● **Source**
There are two particular cases that admit visualization of solutions to linear equation.

Example 1: Let us consider a linear equation with two unknowns \[ 2\,x + 3\, y = 4 . \] Mathematica can easily solve this equation
Solve[{2*x + 3*y == 4}, {x, y}]
{{y -> 4/3 - (2 x)/3}}
The command Flatten removes extra curly brackets in the output , but provides a warning message:
Flatten[Solve[{2*x + 3*y == 4}, {x, y}]]
Solve::svars: Equations may not give solutions for all "solve" variables.
{y -> 4/3 - (2 x)/3}
However, if you do not embrace the equation into cirly brackets, you get the same output:
Flatten[Solve[2*x + 3*y == 4, {x, y}]]
Solve::svars: Equations may not give solutions for all "solve" variables.
{y -> 4/3 - (2 x)/3}
In order to suppress warning message, you may want to combine Flatten[ ] with Quiet[]
Quiet[Solve[2*x + 3*y == 4, {x, y}]]
{{y -> 4/3 - (2 x)/3}}

Reduce is often better than Solve

Reduce[2*x + 3*y == 4, {x, y}]
y == 4/3 - (2 x)/3
So Mathematica defines x as a free/independent variable. When you read further you discover that the Gaussian elimination procedure refers to these independent variables as "free variables."
Figure 4: Solution of 2D equation.
      We plot the hyperplane (which is a line) in ℝ² using the following Mathematica script.
Labeled[ContourPlot[{2*x + 3*y == 4}, {x, -2, 2}, {y, -2, 2}, ContourStyle -> {Purple, Thickness[0.01]}, PlotRange -> All, Axes -> True, Frame -> False], "Figure 4: Solution of 2D equation."]

In three-dimensional space, a linear equation \[ a\,x + b\, y + c\, z = d \] defines a hyperplane in ℝ³. For example, let us consider the equation \[ 2\, x - 3\, y + 4\, z = 5, \qquad x,y,z \in \mathbb{R} . \]

Figure 5: Solution of 3D equation.
      We plot the hyperplane (which is a plane) in ℝ³ using the following Mathematica script.
Labeled[ContourPlot3D[ 2*x - 3*y + 4*z == 5, {x, -5, 2}, {y, -2, 2.5}, {z, -2, 2}, ContourStyle -> {Purple, Thickness[0.01]}, PlotRange -> All, Axes -> True], "Figure 5: Solution of 3D equation."]

End of Example 1

Now it is right time to discuss why solution set for 2D equation 𝑎 x + by = c is a line (one-dimensional) while the plot of the linear equation 𝑎 x + by + cz = d is a plane (two-dimensional). The reason lies in the fact that equation 𝑎 x + by = c has one free variable and one dependent variable. The number of free variable of the linear equation in 3D is the number of degrees of freedom (which is the number of free variables (not containing pivots) in its row echelon form) in expressing the solution, so this number is two.

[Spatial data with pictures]
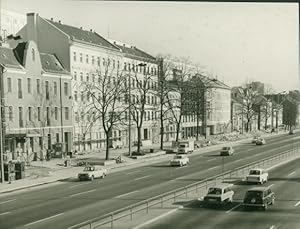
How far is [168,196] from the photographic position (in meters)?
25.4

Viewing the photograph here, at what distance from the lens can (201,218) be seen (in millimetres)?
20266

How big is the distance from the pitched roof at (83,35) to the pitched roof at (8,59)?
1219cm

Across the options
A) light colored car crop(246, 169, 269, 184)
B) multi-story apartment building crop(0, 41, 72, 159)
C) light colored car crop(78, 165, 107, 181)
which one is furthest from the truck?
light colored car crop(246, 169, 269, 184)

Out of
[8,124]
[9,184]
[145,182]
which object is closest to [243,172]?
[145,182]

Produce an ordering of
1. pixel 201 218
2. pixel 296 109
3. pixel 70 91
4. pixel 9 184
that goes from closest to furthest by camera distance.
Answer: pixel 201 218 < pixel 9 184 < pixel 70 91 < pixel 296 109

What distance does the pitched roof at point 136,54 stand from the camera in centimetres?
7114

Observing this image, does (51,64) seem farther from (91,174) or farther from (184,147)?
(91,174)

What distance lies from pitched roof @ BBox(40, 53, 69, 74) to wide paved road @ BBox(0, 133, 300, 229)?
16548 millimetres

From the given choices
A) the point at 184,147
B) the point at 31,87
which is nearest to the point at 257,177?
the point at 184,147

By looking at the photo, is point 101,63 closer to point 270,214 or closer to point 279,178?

● **What is needed**
Write out the part of the linear equations text above word for word, starting at "We plot the hyperplane (which is a plane)" and ending at "number is two.".

● **Written response**
We plot the hyperplane (which is a plane) in ℝ³ using the following Mathematica script.
Labeled[ContourPlot3D[ 2*x - 3*y + 4*z == 5, {x, -5, 2}, {y, -2, 2.5}, {z, -2, 2}, ContourStyle -> {Purple, Thickness[0.01]}, PlotRange -> All, Axes -> True], "Figure 5: Solution of 3D equation."]

End of Example 1

Now it is right time to discuss why solution set for 2D equation 𝑎 x + by = c is a line (one-dimensional) while the plot of the linear equation 𝑎 x + by + cz = d is a plane (two-dimensional). The reason lies in the fact that equation 𝑎 x + by = c has one free variable and one dependent variable. The number of free variable of the linear equation in 3D is the number of degrees of freedom (which is the number of free variables (not containing pivots) in its row echelon form) in expressing the solution, so this number is two.